----- ESTRATTO DELLA FONTE

Diritto della concorrenza UE / Intese e risarcimento del danno – Il principio della continuità economica trova applicazione anche per le azioni di risarcimento del danno antitrust 

Con la sentenza del 14 marzo 2019 la Corte di Giustizia (CdG), pronunciandosi su un rinvio pregiudiziale da parte della Corte Suprema finlandese, ha chiarito che, qualora l’intero capitale sociale di società coinvolte in un’intesa restrittiva della concorrenza ai sensi dell’articolo 101(1) del Trattato sul Funzionamento dell’Unione europea (TFUE) sia acquisito da altre società che sciolgano le prime e ne proseguano l’attività economica, tali società acquirenti possono essere ritenute responsabili dei danni cagionati dall’intesa.

La CdG ha ricordato, anzitutto, che l’art. 101(1) TFUE produce effetti diretti nei rapporti tra i singoli e attribuisce loro diritti che i giudici devono tutelare; pertanto, ove fosse impossibile chiedere il risarcimento per un danno derivante dalla violazione del 101(1) TFUE, la sua efficacia e l’effetto utile del divieto sarebbero messi a repentaglio. Inoltre, se è pur vero che la definizione della disciplina delle modalità di esercizio del diritto di agire per il risarcimento compete ai singoli Stati Membri, è il diritto dell’Unione a disciplinare la questione della determinazione dell’ente responsabile per il risarcimento di un danno derivante da una violazione dell’articolo 101(1) TFUE.

La CdG ricorda, infatti, che lo stesso articolo 101 TFUE individua come soggetto responsabile della violazione l’ “impresa”. Considerato che la nozione di impresa rilevante ai fini del diritto della concorrenza fa riferimento al concetto di unità economica senza che assuma rilievo la circostanza che essa sia composta da più persone fisiche o giuridiche, la CdG ha chiarito che ove l’ente che ha partecipato all’intesa sia oggetto di una ristrutturazione d’impresa, tale ristrutturazione non necessariamente “…crea una nuova impresa esente dalla responsabilità per i comportamenti anticoncorrenziali del precedente ente se, sotto l’aspetto economico, vi è identità fra i due enti…”. Di qui la CdG conclude che “…non è incompatibile con il principio della responsabilità personale l’imputazione della responsabilità di un’infrazione a una società, nella sua qualità di società che ha assorbito quella che ha commesso l’infrazione quando quest’ultima ha cessato di esistere…”.

----------
----- DATI

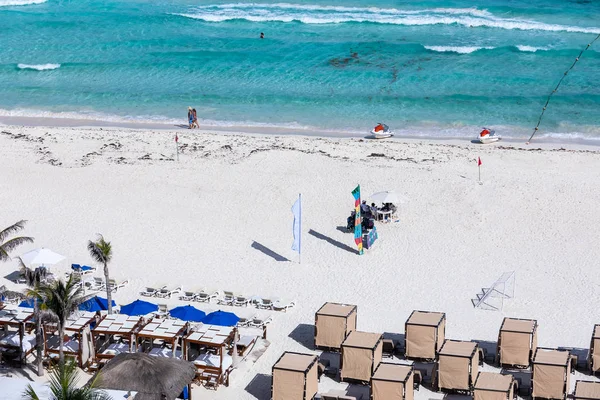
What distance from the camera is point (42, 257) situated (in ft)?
80.2

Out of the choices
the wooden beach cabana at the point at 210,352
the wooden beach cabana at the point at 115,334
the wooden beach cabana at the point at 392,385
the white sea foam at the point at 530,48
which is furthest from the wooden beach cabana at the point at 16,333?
the white sea foam at the point at 530,48

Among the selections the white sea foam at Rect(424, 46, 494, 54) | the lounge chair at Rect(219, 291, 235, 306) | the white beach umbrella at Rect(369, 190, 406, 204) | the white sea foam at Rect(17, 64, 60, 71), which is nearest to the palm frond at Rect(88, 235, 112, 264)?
the lounge chair at Rect(219, 291, 235, 306)

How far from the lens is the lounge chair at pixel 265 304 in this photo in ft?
76.6

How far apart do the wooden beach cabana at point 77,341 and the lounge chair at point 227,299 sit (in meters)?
Answer: 3.44

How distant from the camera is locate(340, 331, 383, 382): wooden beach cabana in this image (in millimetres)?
19984

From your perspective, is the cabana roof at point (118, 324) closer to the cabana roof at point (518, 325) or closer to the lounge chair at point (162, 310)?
the lounge chair at point (162, 310)

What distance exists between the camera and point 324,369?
20.5m

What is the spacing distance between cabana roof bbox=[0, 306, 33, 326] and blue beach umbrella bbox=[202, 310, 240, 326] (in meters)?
3.96

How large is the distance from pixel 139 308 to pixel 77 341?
66.7 inches

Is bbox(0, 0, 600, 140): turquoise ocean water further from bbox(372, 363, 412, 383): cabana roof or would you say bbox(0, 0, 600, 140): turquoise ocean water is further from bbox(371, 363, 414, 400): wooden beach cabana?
bbox(371, 363, 414, 400): wooden beach cabana

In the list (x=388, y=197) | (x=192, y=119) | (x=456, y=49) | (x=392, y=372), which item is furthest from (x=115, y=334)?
(x=456, y=49)

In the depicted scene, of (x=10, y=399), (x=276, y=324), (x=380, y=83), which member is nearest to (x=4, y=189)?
(x=276, y=324)

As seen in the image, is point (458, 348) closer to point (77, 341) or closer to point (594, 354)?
point (594, 354)

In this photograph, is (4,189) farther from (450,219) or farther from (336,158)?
(450,219)
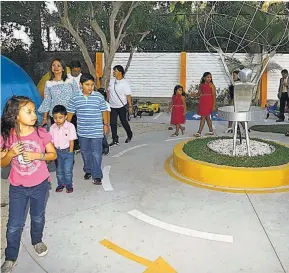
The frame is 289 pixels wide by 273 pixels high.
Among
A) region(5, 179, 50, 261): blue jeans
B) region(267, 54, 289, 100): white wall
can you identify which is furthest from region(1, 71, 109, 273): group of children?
region(267, 54, 289, 100): white wall

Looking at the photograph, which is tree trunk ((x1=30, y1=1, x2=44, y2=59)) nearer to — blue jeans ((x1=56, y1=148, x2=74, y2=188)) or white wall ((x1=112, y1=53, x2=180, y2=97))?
white wall ((x1=112, y1=53, x2=180, y2=97))

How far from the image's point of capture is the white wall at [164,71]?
14.9m

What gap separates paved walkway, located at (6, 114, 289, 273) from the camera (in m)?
3.39

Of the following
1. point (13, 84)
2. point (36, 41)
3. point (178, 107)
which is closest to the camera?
point (13, 84)

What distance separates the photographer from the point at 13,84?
673 centimetres

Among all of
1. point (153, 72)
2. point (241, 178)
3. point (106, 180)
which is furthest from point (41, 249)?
point (153, 72)

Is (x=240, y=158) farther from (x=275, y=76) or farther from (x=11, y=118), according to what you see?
(x=275, y=76)

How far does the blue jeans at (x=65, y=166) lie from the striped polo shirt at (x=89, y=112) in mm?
387

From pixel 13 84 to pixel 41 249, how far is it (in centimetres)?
390

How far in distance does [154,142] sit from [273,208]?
12.9ft

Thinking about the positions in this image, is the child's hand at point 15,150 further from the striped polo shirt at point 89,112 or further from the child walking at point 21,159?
the striped polo shirt at point 89,112

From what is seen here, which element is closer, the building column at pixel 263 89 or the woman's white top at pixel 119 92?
the woman's white top at pixel 119 92

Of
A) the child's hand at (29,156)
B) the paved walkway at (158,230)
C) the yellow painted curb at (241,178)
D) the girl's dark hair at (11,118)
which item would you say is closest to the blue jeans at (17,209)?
the paved walkway at (158,230)

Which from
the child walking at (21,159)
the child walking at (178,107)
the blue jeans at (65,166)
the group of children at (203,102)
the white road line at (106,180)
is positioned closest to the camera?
the child walking at (21,159)
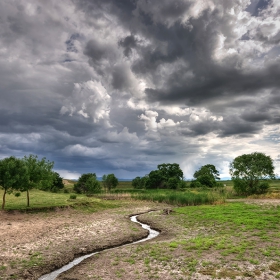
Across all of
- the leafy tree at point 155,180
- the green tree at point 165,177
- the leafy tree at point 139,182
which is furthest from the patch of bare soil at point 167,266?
the leafy tree at point 139,182

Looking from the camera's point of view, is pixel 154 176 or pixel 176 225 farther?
pixel 154 176

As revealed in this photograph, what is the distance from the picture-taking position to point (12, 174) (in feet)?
116

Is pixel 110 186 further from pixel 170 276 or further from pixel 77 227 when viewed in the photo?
pixel 170 276

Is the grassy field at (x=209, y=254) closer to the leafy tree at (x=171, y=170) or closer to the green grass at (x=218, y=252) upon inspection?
the green grass at (x=218, y=252)

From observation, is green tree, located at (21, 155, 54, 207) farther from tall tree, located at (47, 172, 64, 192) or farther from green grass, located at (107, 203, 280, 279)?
tall tree, located at (47, 172, 64, 192)

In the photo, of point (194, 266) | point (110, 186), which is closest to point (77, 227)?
point (194, 266)

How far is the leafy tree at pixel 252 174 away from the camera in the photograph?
7162 cm

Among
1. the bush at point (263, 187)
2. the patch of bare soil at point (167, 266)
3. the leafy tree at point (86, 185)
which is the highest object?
the leafy tree at point (86, 185)

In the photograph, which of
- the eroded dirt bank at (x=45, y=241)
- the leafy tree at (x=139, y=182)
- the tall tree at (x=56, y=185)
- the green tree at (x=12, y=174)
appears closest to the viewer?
the eroded dirt bank at (x=45, y=241)

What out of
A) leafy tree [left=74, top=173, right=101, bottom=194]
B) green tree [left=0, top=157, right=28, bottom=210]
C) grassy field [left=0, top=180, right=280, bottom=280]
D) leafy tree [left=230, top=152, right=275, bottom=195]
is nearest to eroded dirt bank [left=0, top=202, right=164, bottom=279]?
grassy field [left=0, top=180, right=280, bottom=280]

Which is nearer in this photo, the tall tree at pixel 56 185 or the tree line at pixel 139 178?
the tree line at pixel 139 178

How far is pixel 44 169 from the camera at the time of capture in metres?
41.1

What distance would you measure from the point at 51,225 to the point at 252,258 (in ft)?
69.9

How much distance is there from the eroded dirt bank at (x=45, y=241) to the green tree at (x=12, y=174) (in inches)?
152
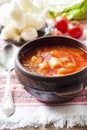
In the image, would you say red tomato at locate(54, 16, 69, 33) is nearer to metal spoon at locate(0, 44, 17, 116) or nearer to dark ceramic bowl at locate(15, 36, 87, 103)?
metal spoon at locate(0, 44, 17, 116)

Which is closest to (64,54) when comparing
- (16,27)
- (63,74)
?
(63,74)

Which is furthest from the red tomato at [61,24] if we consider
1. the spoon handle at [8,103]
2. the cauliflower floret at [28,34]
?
the spoon handle at [8,103]

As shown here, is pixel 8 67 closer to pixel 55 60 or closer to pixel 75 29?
pixel 55 60

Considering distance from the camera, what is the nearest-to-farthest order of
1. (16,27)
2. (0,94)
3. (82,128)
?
(82,128) → (0,94) → (16,27)

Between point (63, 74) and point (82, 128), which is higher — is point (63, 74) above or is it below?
above

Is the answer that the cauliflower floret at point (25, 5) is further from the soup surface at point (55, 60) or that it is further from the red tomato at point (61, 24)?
the soup surface at point (55, 60)

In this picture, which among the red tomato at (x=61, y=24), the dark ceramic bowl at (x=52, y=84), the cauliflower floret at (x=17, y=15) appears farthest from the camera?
the red tomato at (x=61, y=24)

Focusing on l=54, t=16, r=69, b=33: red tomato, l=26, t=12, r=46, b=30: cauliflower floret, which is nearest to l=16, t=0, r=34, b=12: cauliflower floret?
l=26, t=12, r=46, b=30: cauliflower floret

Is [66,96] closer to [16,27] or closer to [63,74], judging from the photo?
[63,74]
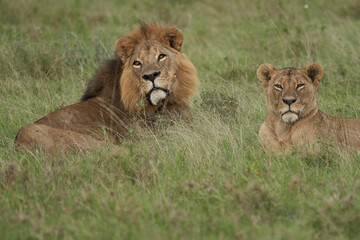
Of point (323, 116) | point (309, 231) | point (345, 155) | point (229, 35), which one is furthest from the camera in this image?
point (229, 35)

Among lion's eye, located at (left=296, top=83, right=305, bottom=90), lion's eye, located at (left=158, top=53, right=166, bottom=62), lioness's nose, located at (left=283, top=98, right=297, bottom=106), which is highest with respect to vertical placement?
lion's eye, located at (left=296, top=83, right=305, bottom=90)

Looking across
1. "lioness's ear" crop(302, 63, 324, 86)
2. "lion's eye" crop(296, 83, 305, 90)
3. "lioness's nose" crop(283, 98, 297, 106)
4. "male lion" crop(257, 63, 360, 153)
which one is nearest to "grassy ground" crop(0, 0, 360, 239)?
"male lion" crop(257, 63, 360, 153)

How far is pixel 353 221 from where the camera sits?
11.3 feet

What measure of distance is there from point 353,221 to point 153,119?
8.59 ft

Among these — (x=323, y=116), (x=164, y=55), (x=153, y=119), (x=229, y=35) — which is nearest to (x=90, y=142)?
(x=153, y=119)

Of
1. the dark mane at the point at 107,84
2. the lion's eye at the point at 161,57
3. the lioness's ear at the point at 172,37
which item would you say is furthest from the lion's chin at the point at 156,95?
the lioness's ear at the point at 172,37

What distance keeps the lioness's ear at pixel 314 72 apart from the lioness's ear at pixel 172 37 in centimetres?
138

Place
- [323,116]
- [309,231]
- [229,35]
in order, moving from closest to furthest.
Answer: [309,231], [323,116], [229,35]

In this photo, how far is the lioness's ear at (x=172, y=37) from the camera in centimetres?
564

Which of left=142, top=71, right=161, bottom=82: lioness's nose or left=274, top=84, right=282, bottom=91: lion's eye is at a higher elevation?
left=274, top=84, right=282, bottom=91: lion's eye

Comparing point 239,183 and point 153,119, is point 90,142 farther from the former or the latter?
point 239,183

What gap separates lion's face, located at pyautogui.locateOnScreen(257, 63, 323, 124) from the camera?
4703 mm

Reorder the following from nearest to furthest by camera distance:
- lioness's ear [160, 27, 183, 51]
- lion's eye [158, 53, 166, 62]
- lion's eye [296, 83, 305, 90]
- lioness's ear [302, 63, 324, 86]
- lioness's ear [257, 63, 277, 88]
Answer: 1. lion's eye [296, 83, 305, 90]
2. lioness's ear [302, 63, 324, 86]
3. lioness's ear [257, 63, 277, 88]
4. lion's eye [158, 53, 166, 62]
5. lioness's ear [160, 27, 183, 51]

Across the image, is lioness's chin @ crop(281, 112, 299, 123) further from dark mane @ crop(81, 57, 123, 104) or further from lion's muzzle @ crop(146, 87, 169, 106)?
dark mane @ crop(81, 57, 123, 104)
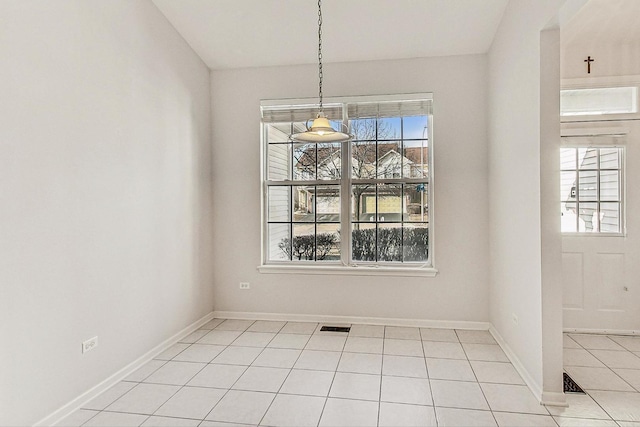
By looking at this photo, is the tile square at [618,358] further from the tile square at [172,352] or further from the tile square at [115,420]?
the tile square at [172,352]

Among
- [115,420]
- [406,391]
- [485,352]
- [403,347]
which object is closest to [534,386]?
[485,352]

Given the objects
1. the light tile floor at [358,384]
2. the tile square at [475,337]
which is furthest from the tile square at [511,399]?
the tile square at [475,337]

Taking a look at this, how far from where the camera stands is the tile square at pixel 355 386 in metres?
2.56

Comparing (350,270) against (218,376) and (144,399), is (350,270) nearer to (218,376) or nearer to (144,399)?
(218,376)

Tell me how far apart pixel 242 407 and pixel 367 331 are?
1.80 m

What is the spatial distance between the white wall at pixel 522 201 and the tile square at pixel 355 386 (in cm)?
110

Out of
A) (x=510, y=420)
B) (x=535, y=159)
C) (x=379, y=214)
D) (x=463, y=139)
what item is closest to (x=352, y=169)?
(x=379, y=214)

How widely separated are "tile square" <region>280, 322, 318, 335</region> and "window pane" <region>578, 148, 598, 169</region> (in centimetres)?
327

----------

IL TUO OBIETTIVO ▸
Stabilisci se le affermazioni seguenti concordano con l'estratto sulla sentenza del 14 marzo 2019, rispondendo sì o no per ciascuna e citando alla lettera le parole decisive dell'estratto. 1. Il rinvio pregiudiziale è stato proposto dalla Corte Suprema finlandese. 2. Secondo la CdG, la determinazione dell'ente responsabile del risarcimento spetta ai singoli Stati Membri. 3. Ai fini del diritto della concorrenza è rilevante che l'impresa sia composta da più persone fisiche o giuridiche. Le righe non hanno alcun legame con l'estratto.

RISPOSTA SCRITTA ▸
1. Sì: «pronunciandosi su un rinvio pregiudiziale da parte della Corte Suprema finlandese»
2. No: «è il diritto dell’Unione a disciplinare la questione della determinazione dell’ente responsabile per il risarcimento di un danno derivante da una violazione dell’articolo 101(1) TFUE»
3. No: «senza che assuma rilievo la circostanza che essa sia composta da più persone fisiche o giuridiche»